Where does this mindset end? Do I lack due diligence by choosing to accept that the cpu microcode on the system I’m deploying to works correctly?


If it's brand new RiscV CPU that was just relesed 5 min ago, and nobody really tested then yes.

If its standard CPU that everybody else uses, and its not known to be bad then no.

Same for software. Is it ok to have dependency on AWS services ? Their history shows yes. Dependency on brand new SaaS product ? Nothing mission critical.

Or npm/crates/pip packages. Packages that have been around and seedily maintained for few years, have active users, are worth checking out. Some random project from single developer ? Consider vendoring (and owning if necessary ) it.
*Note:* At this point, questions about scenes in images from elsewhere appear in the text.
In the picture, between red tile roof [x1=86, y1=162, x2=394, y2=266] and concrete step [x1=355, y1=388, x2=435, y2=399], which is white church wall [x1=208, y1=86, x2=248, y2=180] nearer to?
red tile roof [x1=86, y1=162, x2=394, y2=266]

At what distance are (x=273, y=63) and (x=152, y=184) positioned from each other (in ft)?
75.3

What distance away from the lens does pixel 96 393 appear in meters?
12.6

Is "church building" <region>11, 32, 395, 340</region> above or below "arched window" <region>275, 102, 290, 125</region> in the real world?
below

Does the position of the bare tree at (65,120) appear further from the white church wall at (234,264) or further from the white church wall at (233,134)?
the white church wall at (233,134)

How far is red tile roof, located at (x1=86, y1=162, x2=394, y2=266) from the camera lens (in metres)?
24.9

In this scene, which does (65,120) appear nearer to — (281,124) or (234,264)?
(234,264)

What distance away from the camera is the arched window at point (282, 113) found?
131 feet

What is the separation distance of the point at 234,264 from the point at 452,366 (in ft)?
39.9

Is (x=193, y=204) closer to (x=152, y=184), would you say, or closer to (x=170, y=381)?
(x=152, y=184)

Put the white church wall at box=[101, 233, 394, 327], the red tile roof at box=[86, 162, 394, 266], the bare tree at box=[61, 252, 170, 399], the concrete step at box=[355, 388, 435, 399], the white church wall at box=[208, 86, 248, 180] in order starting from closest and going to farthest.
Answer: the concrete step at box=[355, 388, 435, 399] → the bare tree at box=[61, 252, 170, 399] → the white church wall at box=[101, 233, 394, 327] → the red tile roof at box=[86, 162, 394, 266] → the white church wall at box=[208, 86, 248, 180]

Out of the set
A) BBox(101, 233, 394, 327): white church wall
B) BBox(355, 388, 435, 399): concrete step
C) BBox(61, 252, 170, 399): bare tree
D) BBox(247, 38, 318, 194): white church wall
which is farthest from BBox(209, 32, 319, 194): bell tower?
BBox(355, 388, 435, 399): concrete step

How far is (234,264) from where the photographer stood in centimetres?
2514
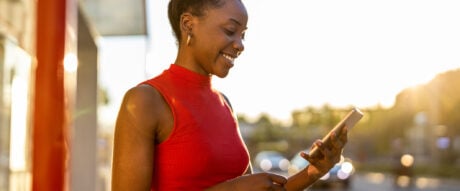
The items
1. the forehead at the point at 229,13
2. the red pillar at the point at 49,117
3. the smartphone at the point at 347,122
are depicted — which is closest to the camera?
the red pillar at the point at 49,117

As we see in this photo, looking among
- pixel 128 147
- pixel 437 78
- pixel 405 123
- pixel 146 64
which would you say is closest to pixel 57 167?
pixel 128 147

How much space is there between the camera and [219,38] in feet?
6.40

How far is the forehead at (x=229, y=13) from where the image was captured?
1.95m

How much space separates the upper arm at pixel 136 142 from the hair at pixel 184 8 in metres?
0.26

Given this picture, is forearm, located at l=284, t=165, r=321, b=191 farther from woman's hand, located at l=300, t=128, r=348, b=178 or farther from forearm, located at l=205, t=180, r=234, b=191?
forearm, located at l=205, t=180, r=234, b=191

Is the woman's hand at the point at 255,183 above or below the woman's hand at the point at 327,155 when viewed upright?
below

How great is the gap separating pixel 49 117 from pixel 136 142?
18 centimetres

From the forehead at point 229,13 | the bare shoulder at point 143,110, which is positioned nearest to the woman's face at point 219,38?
the forehead at point 229,13

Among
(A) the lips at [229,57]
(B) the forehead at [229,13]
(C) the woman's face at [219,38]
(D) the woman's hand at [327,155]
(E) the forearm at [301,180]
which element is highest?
(B) the forehead at [229,13]

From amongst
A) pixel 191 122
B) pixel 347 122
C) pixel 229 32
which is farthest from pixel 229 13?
pixel 347 122

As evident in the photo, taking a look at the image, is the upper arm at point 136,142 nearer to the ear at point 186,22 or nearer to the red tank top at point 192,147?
the red tank top at point 192,147

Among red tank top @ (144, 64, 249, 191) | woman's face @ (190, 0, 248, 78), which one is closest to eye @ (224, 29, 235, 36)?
woman's face @ (190, 0, 248, 78)

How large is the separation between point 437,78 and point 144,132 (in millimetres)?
49570

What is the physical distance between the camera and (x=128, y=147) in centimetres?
181
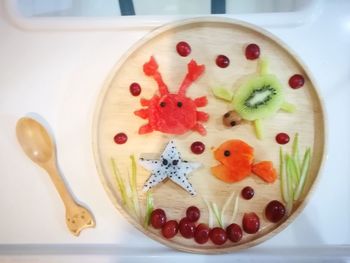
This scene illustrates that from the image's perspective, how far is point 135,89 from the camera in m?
0.72

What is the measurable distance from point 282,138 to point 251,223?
0.53ft

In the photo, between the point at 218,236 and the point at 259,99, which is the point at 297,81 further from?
the point at 218,236

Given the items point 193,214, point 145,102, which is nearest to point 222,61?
→ point 145,102

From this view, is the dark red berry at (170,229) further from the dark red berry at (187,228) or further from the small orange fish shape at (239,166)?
the small orange fish shape at (239,166)

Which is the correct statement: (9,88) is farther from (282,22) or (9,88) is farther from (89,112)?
(282,22)

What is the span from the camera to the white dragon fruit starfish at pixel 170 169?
2.30ft

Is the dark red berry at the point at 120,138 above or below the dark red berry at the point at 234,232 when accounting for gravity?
above

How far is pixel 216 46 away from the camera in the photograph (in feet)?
2.39

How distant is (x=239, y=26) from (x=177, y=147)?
25 centimetres

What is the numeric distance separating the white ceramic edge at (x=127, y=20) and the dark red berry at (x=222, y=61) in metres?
0.08

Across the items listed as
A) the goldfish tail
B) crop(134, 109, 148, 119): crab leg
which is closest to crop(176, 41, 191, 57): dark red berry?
crop(134, 109, 148, 119): crab leg

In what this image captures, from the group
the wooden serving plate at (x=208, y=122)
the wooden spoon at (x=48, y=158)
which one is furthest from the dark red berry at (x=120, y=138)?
the wooden spoon at (x=48, y=158)

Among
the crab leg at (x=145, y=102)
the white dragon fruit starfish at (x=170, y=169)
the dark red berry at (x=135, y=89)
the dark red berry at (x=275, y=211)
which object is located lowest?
the dark red berry at (x=275, y=211)

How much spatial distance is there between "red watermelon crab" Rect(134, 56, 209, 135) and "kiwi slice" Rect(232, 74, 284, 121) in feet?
0.22
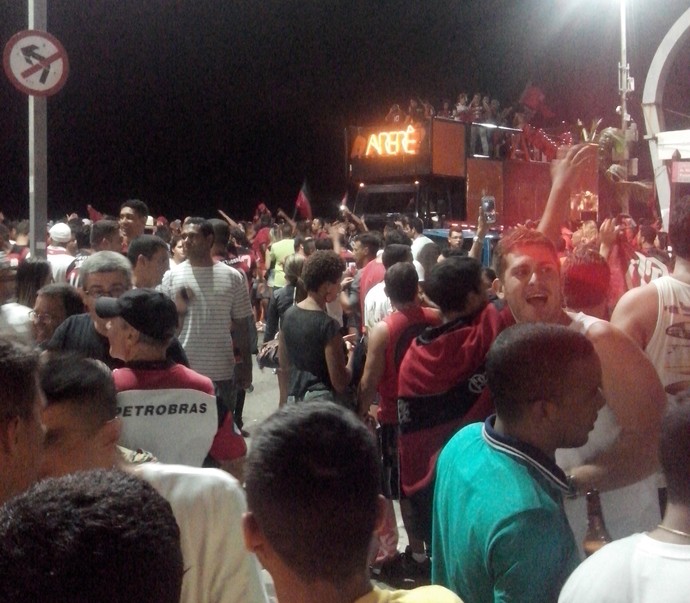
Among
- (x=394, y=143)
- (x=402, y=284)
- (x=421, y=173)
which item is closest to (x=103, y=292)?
(x=402, y=284)

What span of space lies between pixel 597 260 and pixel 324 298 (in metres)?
2.01

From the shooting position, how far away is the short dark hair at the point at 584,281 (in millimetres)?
3697

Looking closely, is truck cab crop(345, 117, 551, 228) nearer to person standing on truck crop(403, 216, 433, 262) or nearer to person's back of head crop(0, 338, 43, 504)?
person standing on truck crop(403, 216, 433, 262)

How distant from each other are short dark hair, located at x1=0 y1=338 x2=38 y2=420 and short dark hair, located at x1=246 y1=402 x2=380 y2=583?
616 millimetres

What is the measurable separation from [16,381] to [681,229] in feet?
8.57

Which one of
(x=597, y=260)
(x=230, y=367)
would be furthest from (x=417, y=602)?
(x=230, y=367)

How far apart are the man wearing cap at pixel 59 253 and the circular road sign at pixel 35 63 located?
1497 millimetres

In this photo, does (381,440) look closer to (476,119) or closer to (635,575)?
(635,575)

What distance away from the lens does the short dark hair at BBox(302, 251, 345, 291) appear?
17.3 feet

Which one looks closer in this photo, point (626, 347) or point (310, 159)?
point (626, 347)

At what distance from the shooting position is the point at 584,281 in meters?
3.69

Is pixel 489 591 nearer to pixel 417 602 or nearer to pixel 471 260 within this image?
pixel 417 602

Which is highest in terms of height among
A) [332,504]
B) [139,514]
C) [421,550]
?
[139,514]

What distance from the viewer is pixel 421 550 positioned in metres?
5.02
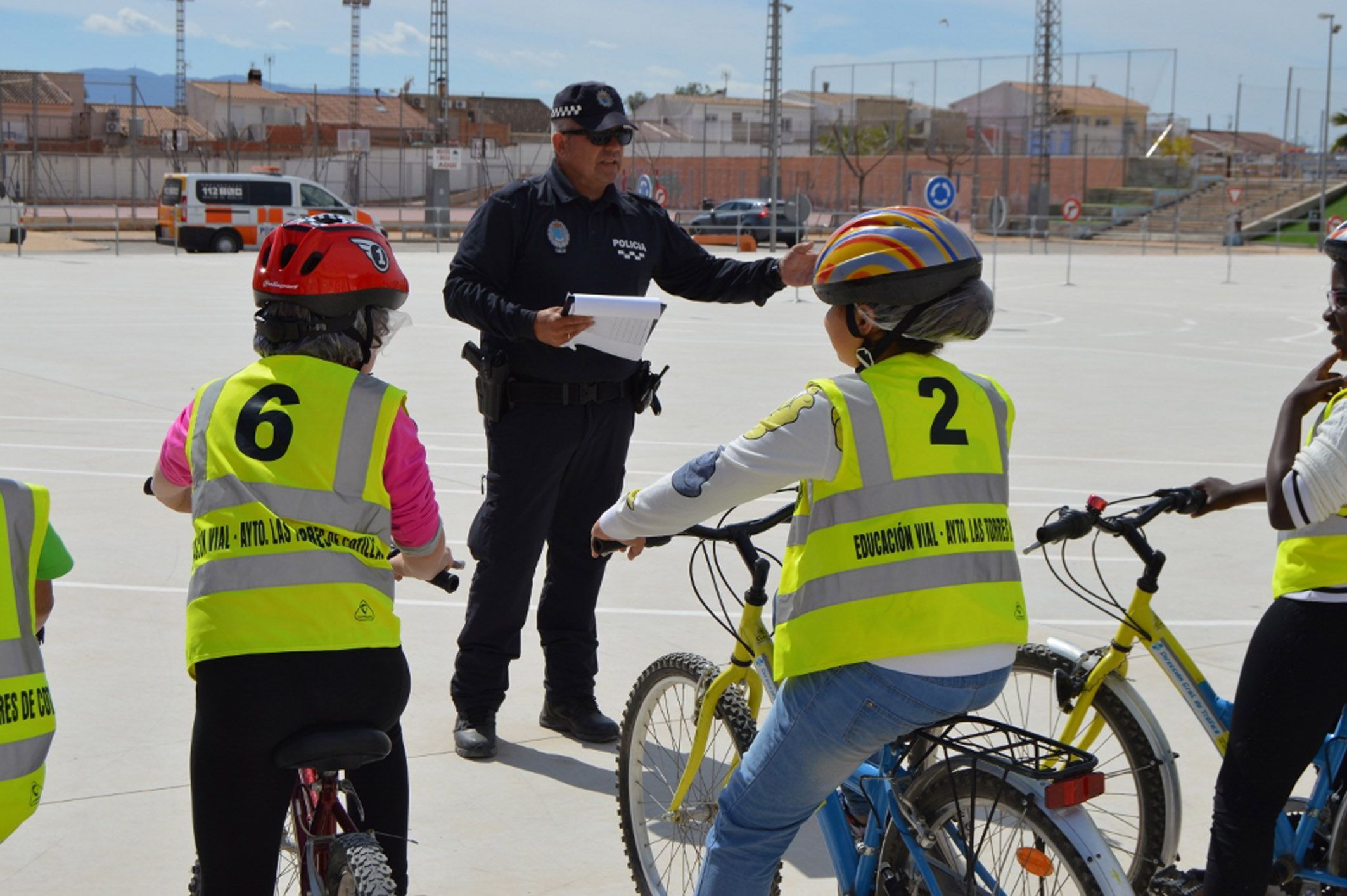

Why? Intel has Spectre/Meltdown which erased like half of everyone's capacity overnight.


You choose the CPU and you choose what happens in a failure scenario. Part of engineering is making choices that meet the availability requirements of your service. And part of that is handling failures from dependencies.

That doesn't extend to ridiculous lengths but as a rule you should engineer around any single point of failure.


I think this is why we pay for support, with the expectation that if their product inadvertently causes losses for you they will work fast to fix it or cover the losses.


Yes? If you are worried about CPU microcode failing, then you do a NASA and have multiple CPU arch's doing calculations in a voting block. These are not unsolved problems.


JPL goes further and buys multiple copies of all hardware and software media used for ground systems, and keeps them in storage "just in case". It's a relatively cheap insurance policy against the decay of progress.


That's a great philosophy.

Ok, let's take an organization, let's call them, say Ammizzun. Totally not Amazon. Let's say you have a very aggressive hire/fire policy which worked really well in rapid scaling and growth of your company. Now you have a million odd customers highly dependent on systems that were built by people that are now one? two? three? four? hire/fire generations up-or-out or cashed-out cycles ago.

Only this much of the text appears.